In 1959 when I was four and my parents moved from a rental house to a permanent home, we lived across the street from the Dillons. They had a son almost exactly my age (I was born June 3, 1955; Rob was born June 4) and we hung out together a lot. A lot! I mean, there wasn't much to do in a small Southern factory town in the '60s unless one made one's own entertainment and as a result I spent hours and hours over at Rob's house. I got to know the family fairly well and whether they wanted to or not, they got to know me.

I'm so sorry he's gone.

A few memories:

--Mr. Dillon gave me my very first nickname: "Pateeta." At around age five I became fascinated by the Space Race and often walked around... uh... transmitting telemetry... with a sound best rendered as pateetapateetapateeta.** Apparently, this amused Mr. Dillon to no end and he took to greeting me with a cheery "Hello there, Pateeta!" for years thereafter, well into my college days and long after everyone else except the two of us had forgotten the origin. I kinda liked that ongoing connection with my five-yr.-old self.

--In the twilight of many long, lazy summer evenings Mr. Dillon would sit out on his back stoop with friends, neighbors, and family, play his guitar (sometimes his banjo), and sing any of a number of traditional folk songs. These were my very first experiences with live music and I'll forever associate "The Midnight Special" with him.

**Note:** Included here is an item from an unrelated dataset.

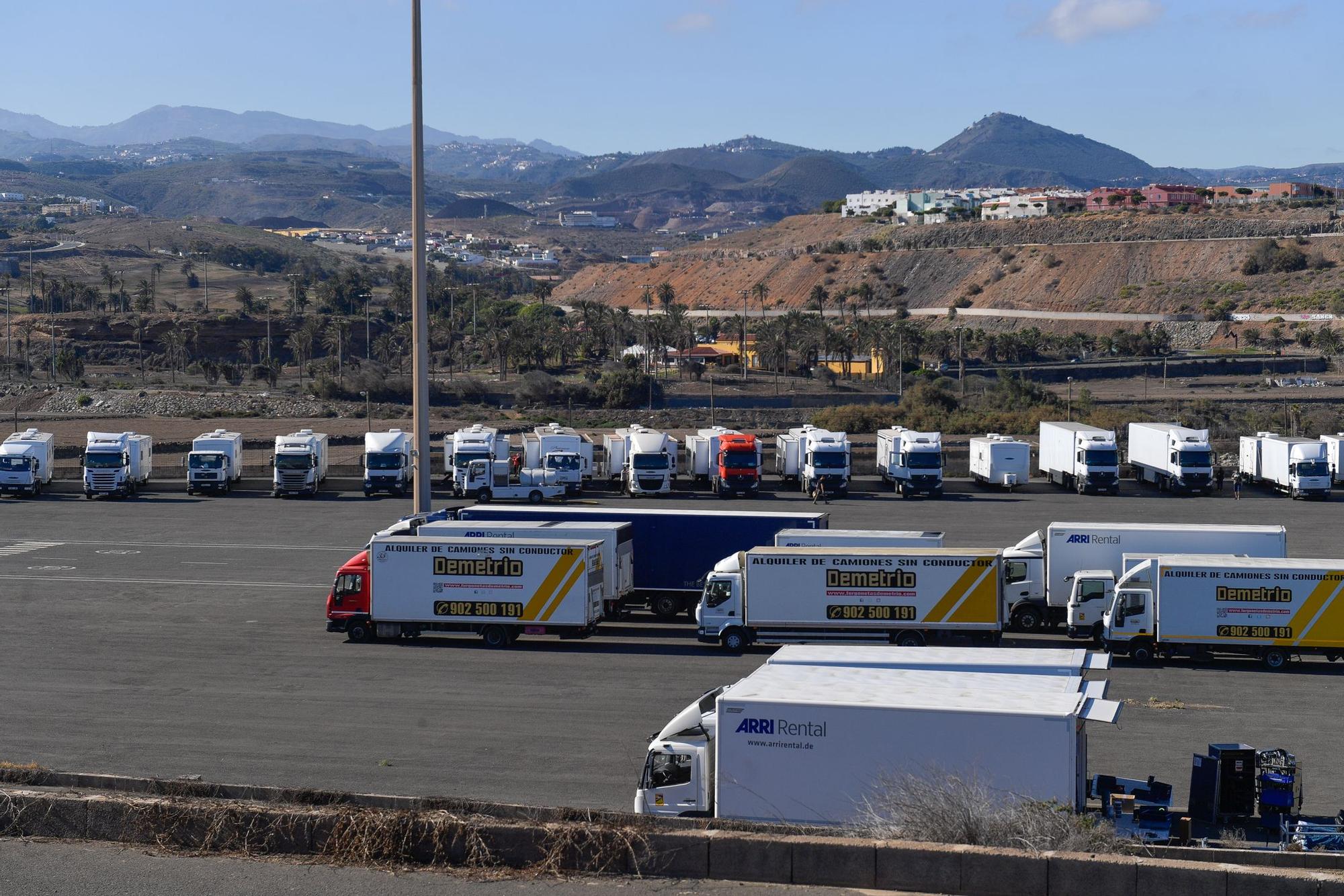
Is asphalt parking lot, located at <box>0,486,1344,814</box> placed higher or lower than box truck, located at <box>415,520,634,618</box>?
lower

--My father worked Saturdays when I was growing up, which meant we didn't go out of town much on weekends except for very special occasions, usually to visit family. Mr. Dillon often included me on numerous day excursions***--fishing trips to nearby rivers (though I sucked as a fisherman), trips to and through the Crozet/Blue Ridge Tunnel, fossil hunting expeditions to Westmoreland State Park, Highland County, Carter's Grove Plantation, and Hampton... all sorts of places. One of my biggest regrets is that though I thanked him, I never told him exactly how much those trips meant to me.

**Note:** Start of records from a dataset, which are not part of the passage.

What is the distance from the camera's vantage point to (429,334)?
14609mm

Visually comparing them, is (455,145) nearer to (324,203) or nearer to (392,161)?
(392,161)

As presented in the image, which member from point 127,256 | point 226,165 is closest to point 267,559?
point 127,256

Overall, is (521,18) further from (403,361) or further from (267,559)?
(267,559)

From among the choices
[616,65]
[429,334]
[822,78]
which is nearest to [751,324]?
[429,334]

--In 7th grade I had an entry in my Junior High School's Science Fair ("Biostratigraphy of a Silurian/Ordovician Outcropping in Highland Co., Virginia"--I received an Honorable Mention despite incomplete data, dubious conclusions, and stiff competition). My parents had house guests for the weekend and were unable to attend, which made me kind of sad; however, Mr. Dillon did show up and expressed all kinds of interest (above and beyond the merits of my project), even taking an only slightly-posed Polaroid photograph of me explaining things to my 1st Grade teacher. Another regret--I never told him what a tremendous ego boost that was for me.

There's more, but that'll do for now.

Goodbye, Mr. Dillon; my guess is you're in a place where the soil is fertile, the valleys green, the rivers team with fish, the woods are filled with game, the beaches are strewn with giant-sized Miocene shark teeth, and all the people you ever wanted to make music with have reserved you a spot center-stage.

I'm gonna miss you.

* That shoud be David "Stringbean" Akeman of Hee Haw fame, who also had a fascinating life (and a tragic end).

** Oh, c'mon; it's not that weird! Go read Anne Soffee's "Robot's Rules of Order."

*** For which he deserves Sainthood--I was a completely self-absorbed chatterbox during those years and he was astoundingly tolerant of my babblings most of the time.